June 12, 2026

Waiver of Objection

In law, phrases can be similar but nonetheless distinct. For example, in the probate context, Letters of Administration can be issued as well as Letters of Special Administration. The former typically permits a person to administer an estate with general powers. The latter permits a person to administer an estate with limited powers. Therefore both grant the ability to administer an estate albeit to a different degree.

The uniqueness of legal terminology can ensnare the unsuspecting litigant. A recent unpublished appellate opinion involved a litigant who erroneously thought they had properly objected when in fact they had not.   
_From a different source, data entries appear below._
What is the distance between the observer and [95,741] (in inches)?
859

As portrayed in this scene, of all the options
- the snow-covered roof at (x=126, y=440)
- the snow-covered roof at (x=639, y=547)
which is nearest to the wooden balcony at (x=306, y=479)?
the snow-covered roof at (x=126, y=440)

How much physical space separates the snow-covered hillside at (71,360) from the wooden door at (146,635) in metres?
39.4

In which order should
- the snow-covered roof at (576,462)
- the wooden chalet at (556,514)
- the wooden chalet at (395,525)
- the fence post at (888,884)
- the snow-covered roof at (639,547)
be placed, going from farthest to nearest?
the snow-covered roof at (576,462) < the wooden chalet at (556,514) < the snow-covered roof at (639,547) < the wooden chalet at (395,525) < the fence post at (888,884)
"Sister filed an ex parte application seeking suspension of Brother's trustee powers in February 2024, though the application itself is not in the record. Brother opposed the ex parte, arguing his parents did not want the house to be sold, that he needed to live in the home to care for the parties' disabled sister (not a party to this case),[2] that the underlying settlement should be set aside, that Sister violated the settlement agreement, and that there was no emergency justifying ex parte relief. The trial court granted the application and suspended Brother's cotrustee powers.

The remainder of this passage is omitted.